Fraud and Risk

Vendor Impersonation and Business Email Compromise

How vendor impersonation and business email compromise attacks target AP teams in Australia, the methods used, and the controls that prevent fraudulent payments.

Vendor impersonation is a social engineering attack in which a fraudster poses as an existing supplier to redirect payments to a bank account they control. Business email compromise (BEC) is the most common mechanism: the fraudster sends an email that appears to come from a legitimate supplier -- often using a spoofed or near-identical email address -- requesting that the supplier's bank account details be updated before the next payment is made. If the AP team processes the request without verification, the next payment goes to the fraudster's account rather than the real supplier.

The Australian Competition and Consumer Commission's Scamwatch reported AU$152.6 million in business email compromise losses to Australian businesses in 2024. The median loss per incident was AU$35,000. The real figure is believed to be materially higher because many incidents go unreported due to reputational concerns. AP teams are the primary target because they have the authority to change payment details and make payments, and because the volume of supplier communication they handle makes individual requests easier to lose in the noise.

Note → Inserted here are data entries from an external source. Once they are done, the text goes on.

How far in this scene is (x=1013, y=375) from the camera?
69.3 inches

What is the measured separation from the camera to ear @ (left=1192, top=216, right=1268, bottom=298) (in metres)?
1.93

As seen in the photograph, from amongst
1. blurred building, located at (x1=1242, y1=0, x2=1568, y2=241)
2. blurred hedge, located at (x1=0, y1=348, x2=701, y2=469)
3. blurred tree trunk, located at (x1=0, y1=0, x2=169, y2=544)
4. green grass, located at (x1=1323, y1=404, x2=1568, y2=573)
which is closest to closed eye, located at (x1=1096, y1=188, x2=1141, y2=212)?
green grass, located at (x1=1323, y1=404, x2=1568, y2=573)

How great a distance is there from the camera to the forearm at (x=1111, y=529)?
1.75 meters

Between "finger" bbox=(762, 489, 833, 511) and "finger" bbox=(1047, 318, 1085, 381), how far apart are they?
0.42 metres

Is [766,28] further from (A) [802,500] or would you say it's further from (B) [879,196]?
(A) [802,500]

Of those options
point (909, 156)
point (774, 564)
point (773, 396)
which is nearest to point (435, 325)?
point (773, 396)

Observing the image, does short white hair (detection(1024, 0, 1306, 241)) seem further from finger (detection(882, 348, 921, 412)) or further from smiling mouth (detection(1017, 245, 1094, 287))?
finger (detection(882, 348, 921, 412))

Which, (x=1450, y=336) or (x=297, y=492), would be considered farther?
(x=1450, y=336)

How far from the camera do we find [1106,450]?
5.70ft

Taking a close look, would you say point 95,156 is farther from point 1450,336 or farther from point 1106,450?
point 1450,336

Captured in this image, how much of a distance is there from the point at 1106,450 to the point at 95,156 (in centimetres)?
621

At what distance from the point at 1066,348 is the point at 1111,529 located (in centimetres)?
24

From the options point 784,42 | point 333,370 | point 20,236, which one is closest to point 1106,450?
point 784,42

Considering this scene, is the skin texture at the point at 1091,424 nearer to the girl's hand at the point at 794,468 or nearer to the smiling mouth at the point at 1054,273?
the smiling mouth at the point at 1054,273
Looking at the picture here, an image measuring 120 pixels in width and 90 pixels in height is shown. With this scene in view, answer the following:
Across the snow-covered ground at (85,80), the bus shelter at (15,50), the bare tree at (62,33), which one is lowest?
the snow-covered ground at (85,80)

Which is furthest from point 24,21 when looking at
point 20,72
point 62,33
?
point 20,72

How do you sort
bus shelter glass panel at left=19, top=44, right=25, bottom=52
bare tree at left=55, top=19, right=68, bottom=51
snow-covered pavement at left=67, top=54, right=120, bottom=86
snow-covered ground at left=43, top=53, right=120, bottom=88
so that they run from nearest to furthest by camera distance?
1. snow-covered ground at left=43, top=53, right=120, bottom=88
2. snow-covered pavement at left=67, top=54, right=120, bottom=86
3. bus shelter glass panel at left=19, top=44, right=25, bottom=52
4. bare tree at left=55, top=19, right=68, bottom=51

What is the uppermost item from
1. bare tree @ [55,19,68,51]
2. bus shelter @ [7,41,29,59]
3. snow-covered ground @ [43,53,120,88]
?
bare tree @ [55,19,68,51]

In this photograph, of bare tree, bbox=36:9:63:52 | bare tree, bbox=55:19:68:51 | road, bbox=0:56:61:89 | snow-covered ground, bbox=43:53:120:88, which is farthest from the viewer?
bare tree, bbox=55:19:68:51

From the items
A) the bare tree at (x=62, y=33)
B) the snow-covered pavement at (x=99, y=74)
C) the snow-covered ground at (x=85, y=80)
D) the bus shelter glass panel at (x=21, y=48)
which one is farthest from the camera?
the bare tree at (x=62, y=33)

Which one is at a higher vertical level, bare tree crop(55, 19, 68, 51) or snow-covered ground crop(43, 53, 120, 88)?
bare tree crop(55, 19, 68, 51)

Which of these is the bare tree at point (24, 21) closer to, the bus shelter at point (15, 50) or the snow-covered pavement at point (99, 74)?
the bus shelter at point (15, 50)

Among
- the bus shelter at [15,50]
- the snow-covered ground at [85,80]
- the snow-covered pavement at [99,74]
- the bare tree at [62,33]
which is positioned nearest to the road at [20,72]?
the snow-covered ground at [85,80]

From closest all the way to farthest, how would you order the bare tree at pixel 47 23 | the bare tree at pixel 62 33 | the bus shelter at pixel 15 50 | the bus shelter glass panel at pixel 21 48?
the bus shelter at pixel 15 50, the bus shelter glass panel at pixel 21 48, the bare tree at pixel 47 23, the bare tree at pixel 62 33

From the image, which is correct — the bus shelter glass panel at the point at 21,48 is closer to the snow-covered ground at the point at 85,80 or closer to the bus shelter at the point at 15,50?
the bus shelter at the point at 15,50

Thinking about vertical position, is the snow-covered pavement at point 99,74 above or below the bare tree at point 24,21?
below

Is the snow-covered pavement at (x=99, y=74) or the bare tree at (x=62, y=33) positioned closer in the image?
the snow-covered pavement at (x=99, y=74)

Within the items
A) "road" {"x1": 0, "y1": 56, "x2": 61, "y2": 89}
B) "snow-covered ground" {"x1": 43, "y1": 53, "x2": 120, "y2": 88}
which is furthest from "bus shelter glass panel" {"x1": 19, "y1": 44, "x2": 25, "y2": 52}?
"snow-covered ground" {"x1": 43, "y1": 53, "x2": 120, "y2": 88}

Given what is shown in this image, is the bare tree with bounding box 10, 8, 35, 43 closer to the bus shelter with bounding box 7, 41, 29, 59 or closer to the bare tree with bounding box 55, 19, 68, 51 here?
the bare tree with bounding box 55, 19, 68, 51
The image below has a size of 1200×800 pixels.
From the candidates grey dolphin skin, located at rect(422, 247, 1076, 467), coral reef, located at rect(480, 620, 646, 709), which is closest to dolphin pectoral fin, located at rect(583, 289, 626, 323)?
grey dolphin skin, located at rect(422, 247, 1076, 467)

How BEC attacks are structured

A typical BEC attack targeting the AP function begins with reconnaissance. The fraudster identifies the business's AP contact details, the supplier being impersonated (often from a compromised email account or public information), and the timing of upcoming payments -- sometimes by monitoring email threads they have gained access to. The attack is then timed to coincide with a real payment cycle.

The impersonation email typically claims an urgent reason for the bank account change: a new banking provider, a bank account compromise, an end-of-quarter cash flow requirement. Urgency is used deliberately to discourage the AP team from following a slower verification process. The email may include a fake letterhead, a reference to recent conversations or invoice numbers obtained through prior access, and contact details that route back to the fraudster rather than the real supplier.

More sophisticated attacks involve actually compromising the supplier's email account, so the request appears to come from the legitimate email address. In these cases, email header inspection and domain-based verification are the only technical signals available -- the email address is genuine, but the account sending it is under the fraudster's control.

Prevention controls

The single most effective control against vendor impersonation and BEC is a callback verification policy: any request to change a supplier's bank account details must be verified by calling the supplier on a phone number already held in the vendor master file -- not a phone number provided in the same email making the request. This policy, applied consistently, stops the vast majority of BEC attacks because the fraudster cannot intercept a call to the legitimate supplier's established number.

Bank account change requests should require dual authorisation -- two people must approve the change before it is made in the accounting system. This removes the single point of failure that most BEC attacks exploit. The person receiving the request and the person approving the change should both be required to confirm the callback was completed.

Technical controls include email authentication settings (SPF, DKIM, DMARC) that reject or flag spoofed emails, and AP automation platforms that enforce bank account verification during supplier onboarding and flag changes to existing bank account details as high-risk events requiring additional review. Training AP staff to recognise BEC indicators -- urgency, unusual requests, slightly wrong email addresses -- reduces the likelihood that the initial request is processed without question.

When a fraudulent payment is made, the recovery window is narrow. The bank should be notified immediately; Australian banks are required to treat these as priority cases and can initiate a recall within the payment system if the funds have not yet been withdrawn from the receiving account. The ACCC and Australian Federal Police should also be notified, though recovery through law enforcement is slow and uncertain compared to bank-initiated recalls.